Het overlegorgaan handelt op basis van gelijkwaardigheid van alle partners. Besluiten worden op basis van tweederde meerderheid genomen.
XXXXX doet geen uitspraken of aanbevelingen over onderwerpen die nadrukkelijk in artikel 28 van de Luchtvaartwet zijn voorbehouden aan de COVM.
Bijlage E
Projecten die voor financiering vanuit het Milieufonds in aanmerking komen, moeten aan de volgende criteria voldoen :
• Effectief (draagt bij aan reductie effect)
• Niet alleen compenserend, maar ook innovatief en pro-actief (zoals : voorkomen/beperken van CO2-uitstoot
• Additioneel (anders niet zo tot stand gekomen)
• In nabijheid van de luchthaven (relatie met gevolgen luchtvaart)
• Zichtbaar (met het oog op draagvlak)
• Kosteneffectief (bomen planten in Latijns Amerika is goedkoper en op wereldniveau bezien
klimaateffectiever dan in Brabant)
• Wederkerigheid (Eindhoven Airport draagt bij ten gunste van de omgeving en de omgeving draagt bij ten gunste van Eindhoven Airport)
Een eerste, voorlopige, groslijst levert de volgende projecten op:
• Groundpower voor stilstaande vliegtuigen. Voor de elektriciteitvoorziening (licht en koeling) maken vliegtuigen op het platform gebruik van kleine generatoren. Deze verbranden kerosine en leiden tot uitstoot van emissies en geluidproductie. Een specifieke stroomvoorziening van de luchthaven zou deze uitstoot voorkomen, maar vergt relatief hoge investeringen.
• Groene daken, daktuinen en groene gevels: proefproject in Veldhoven West
• Toepassing Ecological Engineering. Voorbeelden: bermbeheer, ecologische geluidwerende voorzieningen langs wegen en faunavoorzieningen toegepast in poortregio van Het Groene Woud (ten noorden van Eindhoven Airport)
• Warmteopslag platform Eindhoven Airport
• Wijk Dijkstaten in de gemeente Best
• Klimaatpark Veldhoven. Binnen de 35 KE-zone zou gemeente Veldhoven op haar grondgebied, aansluitend op het NOP en het gebied van de ruilverkaveling Wintelre-Oerle graag een klimaatpark ontwikkelen, waarvan een klimaatbos onderdeel uitmaakt.
• Milieu informatie centrum landschap en luchthaven
• Stimulering OV gebruik vliegveld. Gratis of met korting aangeboden shuttledienst voor inwoners van gemeenten die in Globe participeren.

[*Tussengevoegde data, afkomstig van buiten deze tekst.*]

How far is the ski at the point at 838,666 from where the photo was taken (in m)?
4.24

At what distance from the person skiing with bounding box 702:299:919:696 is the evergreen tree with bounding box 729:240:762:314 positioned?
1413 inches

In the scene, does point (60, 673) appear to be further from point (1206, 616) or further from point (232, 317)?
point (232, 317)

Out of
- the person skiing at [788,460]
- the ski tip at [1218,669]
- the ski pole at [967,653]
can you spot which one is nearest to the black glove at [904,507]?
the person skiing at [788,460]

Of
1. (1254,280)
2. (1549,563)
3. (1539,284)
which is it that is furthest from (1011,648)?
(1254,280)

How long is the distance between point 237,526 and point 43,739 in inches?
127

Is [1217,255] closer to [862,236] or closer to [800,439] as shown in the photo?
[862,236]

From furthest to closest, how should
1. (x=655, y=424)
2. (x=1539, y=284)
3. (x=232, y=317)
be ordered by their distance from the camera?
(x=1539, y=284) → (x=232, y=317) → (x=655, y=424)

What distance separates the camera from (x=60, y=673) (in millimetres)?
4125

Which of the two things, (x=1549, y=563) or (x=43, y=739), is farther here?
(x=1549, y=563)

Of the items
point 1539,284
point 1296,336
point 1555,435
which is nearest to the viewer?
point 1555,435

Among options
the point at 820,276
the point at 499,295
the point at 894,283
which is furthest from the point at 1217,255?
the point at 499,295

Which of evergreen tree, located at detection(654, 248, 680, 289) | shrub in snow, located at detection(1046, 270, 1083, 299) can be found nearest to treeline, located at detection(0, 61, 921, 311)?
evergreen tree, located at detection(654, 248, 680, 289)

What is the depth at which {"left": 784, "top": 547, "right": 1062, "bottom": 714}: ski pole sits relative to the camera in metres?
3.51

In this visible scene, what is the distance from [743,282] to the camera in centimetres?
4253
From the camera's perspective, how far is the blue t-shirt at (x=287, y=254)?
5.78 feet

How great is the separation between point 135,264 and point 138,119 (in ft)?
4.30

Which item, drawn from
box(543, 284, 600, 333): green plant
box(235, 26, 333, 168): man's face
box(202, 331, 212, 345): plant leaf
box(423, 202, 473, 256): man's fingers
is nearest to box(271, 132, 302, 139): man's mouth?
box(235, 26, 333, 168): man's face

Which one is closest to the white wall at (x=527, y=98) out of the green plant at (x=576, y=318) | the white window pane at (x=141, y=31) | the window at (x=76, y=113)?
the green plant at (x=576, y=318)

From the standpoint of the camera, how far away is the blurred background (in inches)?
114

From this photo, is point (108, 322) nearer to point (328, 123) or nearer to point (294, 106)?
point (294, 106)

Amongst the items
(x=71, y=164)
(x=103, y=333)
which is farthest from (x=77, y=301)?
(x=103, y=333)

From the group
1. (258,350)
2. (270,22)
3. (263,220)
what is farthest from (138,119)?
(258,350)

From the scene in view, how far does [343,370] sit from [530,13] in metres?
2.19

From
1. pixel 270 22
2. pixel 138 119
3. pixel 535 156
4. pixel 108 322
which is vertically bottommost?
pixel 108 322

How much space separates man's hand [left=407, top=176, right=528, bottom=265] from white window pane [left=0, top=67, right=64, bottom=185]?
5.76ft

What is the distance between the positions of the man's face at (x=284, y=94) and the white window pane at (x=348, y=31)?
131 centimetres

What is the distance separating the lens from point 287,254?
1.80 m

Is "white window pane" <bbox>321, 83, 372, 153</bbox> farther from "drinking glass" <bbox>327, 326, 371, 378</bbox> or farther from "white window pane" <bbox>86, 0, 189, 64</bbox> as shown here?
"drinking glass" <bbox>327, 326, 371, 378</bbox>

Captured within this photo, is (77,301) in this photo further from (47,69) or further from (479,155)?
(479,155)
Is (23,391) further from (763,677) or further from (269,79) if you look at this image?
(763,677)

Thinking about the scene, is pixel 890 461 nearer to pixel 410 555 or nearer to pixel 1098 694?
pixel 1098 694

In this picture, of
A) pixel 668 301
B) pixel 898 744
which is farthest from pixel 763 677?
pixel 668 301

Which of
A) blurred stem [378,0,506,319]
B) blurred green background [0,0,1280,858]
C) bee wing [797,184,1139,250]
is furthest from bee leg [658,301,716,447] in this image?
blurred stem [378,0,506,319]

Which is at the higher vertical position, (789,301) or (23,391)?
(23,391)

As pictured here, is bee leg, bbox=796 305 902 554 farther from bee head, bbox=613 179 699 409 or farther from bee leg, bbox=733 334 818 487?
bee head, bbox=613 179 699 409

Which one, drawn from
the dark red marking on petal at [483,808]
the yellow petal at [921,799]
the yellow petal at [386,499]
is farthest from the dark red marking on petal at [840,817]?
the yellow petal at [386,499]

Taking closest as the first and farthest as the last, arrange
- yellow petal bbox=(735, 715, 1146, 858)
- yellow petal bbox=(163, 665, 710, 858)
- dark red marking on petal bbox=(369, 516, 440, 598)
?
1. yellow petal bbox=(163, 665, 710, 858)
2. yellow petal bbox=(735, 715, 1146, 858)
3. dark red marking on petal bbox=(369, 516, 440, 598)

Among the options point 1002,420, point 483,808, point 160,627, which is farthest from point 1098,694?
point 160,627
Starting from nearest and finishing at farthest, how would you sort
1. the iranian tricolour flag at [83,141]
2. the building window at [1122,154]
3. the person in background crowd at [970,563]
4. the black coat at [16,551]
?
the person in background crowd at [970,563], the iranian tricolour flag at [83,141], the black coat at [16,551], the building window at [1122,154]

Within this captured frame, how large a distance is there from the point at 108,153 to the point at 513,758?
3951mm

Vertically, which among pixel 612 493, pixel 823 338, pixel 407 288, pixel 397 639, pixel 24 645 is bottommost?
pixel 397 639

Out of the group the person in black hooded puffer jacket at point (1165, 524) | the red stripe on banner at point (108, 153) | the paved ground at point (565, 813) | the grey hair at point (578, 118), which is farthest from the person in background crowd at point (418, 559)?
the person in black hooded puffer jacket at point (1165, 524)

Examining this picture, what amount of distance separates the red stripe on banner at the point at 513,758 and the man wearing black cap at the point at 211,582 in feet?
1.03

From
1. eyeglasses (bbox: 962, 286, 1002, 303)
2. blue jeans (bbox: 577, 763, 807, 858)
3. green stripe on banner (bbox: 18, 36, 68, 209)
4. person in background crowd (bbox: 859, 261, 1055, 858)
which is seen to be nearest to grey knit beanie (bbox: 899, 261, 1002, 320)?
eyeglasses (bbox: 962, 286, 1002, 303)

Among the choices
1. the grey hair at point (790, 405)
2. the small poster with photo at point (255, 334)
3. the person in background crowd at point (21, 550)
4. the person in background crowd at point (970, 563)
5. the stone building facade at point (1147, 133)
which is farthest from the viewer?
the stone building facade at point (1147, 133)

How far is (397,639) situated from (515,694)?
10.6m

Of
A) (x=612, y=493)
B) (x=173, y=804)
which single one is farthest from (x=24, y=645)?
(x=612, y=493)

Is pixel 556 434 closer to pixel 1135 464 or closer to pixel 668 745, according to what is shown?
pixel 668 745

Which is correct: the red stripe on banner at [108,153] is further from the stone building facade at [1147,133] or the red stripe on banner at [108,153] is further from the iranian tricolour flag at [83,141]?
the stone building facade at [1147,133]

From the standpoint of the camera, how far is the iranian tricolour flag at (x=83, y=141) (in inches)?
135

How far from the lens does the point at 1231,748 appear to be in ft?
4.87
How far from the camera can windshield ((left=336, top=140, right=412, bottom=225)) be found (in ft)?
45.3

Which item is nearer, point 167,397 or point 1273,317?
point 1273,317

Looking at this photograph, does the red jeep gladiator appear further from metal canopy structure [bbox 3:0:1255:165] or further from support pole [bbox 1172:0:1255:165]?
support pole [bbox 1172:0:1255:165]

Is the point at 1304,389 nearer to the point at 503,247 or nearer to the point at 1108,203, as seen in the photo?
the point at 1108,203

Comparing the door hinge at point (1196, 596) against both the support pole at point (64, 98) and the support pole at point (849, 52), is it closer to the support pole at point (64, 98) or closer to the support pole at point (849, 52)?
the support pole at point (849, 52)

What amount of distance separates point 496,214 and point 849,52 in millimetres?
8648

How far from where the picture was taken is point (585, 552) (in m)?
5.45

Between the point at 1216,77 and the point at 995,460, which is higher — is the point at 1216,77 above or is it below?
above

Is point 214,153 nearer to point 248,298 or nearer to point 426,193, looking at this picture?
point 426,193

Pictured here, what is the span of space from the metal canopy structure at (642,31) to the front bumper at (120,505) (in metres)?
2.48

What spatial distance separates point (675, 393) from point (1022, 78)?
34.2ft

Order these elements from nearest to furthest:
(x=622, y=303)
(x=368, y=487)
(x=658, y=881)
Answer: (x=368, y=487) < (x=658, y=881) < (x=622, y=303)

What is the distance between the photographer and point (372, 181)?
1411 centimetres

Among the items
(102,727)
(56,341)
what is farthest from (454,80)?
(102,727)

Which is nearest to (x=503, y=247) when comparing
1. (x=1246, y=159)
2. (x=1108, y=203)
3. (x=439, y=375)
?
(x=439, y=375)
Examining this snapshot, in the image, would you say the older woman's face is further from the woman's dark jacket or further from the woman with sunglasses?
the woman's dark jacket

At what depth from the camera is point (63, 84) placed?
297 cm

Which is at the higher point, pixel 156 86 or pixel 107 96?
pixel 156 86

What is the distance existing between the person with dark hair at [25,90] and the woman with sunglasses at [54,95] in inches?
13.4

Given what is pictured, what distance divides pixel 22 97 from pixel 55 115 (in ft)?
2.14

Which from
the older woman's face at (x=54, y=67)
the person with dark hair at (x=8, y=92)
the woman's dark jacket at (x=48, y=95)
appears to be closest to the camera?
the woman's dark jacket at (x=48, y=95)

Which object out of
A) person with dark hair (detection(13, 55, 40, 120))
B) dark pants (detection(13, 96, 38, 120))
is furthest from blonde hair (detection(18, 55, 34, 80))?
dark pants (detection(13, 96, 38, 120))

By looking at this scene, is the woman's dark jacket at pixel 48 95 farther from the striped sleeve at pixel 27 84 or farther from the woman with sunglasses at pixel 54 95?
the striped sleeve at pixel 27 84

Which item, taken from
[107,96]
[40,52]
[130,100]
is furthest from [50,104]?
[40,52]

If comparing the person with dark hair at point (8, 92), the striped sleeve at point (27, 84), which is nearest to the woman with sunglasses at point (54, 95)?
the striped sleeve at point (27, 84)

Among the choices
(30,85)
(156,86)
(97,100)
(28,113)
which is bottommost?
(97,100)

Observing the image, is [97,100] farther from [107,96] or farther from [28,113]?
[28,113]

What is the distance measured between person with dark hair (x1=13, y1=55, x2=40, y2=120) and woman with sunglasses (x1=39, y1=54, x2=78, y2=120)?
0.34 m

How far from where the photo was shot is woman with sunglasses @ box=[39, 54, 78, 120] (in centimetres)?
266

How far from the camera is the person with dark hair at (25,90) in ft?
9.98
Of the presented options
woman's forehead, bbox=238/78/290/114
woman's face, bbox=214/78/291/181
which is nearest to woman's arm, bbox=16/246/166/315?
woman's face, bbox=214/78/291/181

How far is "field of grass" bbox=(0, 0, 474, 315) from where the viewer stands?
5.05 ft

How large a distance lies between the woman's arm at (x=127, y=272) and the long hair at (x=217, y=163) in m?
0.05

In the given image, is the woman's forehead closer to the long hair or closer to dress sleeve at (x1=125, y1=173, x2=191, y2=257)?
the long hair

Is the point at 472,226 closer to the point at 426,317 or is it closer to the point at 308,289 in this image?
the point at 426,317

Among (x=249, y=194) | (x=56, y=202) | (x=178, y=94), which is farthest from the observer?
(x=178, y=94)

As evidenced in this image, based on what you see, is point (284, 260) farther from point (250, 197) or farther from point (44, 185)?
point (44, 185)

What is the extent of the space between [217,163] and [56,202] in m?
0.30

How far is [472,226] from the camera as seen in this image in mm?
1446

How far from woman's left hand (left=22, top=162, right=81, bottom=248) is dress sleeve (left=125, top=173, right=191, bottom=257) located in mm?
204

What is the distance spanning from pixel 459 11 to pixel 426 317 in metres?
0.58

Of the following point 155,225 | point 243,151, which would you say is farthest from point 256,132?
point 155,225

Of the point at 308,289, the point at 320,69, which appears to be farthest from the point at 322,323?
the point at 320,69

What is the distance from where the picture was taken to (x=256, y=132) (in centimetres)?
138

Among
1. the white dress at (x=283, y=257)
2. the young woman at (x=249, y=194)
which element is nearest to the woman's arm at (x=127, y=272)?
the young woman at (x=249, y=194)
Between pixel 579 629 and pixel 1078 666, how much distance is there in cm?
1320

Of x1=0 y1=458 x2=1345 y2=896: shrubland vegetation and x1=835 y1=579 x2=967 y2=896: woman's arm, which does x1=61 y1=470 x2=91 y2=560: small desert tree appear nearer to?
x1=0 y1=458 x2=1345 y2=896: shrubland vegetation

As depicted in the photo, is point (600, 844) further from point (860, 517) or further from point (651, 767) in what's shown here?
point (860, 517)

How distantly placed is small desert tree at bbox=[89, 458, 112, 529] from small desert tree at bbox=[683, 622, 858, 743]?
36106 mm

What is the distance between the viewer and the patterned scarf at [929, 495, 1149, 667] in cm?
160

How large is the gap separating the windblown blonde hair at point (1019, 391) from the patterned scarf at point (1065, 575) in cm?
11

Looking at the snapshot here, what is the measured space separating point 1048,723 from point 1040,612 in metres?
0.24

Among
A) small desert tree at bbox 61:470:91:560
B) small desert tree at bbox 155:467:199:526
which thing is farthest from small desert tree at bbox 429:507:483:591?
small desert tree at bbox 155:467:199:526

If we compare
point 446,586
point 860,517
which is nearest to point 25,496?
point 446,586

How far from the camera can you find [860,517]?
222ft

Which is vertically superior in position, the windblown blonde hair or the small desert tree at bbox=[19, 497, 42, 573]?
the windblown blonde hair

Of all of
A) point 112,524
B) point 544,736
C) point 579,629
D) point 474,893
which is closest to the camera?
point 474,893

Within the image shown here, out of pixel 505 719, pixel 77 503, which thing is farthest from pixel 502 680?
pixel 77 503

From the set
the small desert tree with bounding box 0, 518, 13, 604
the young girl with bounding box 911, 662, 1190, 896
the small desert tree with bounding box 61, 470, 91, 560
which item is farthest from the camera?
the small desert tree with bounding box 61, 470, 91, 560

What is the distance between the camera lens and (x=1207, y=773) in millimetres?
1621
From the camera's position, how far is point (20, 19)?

• Vuilniswagens voorzien van roetfilters
• Stimuleren lokale initiatieven op gebied van milieu, cultuur en recreatie
• Onderzoek naar mogelijkheden van aansluiting op het Europese net van hoge snelheidslijnen (feeders naar Breda, Aken etc.)
• Bomenaanplant ontwikkelingsgebieden
Opmerking : deze groslijst is een eerste, voorlopige inventarisatie. Een van de eerste activiteiten van het Milieu-investeringsfonds zal bestaan uit het opstellen van een nader uitgewerkt milieu-investeringsprogramma.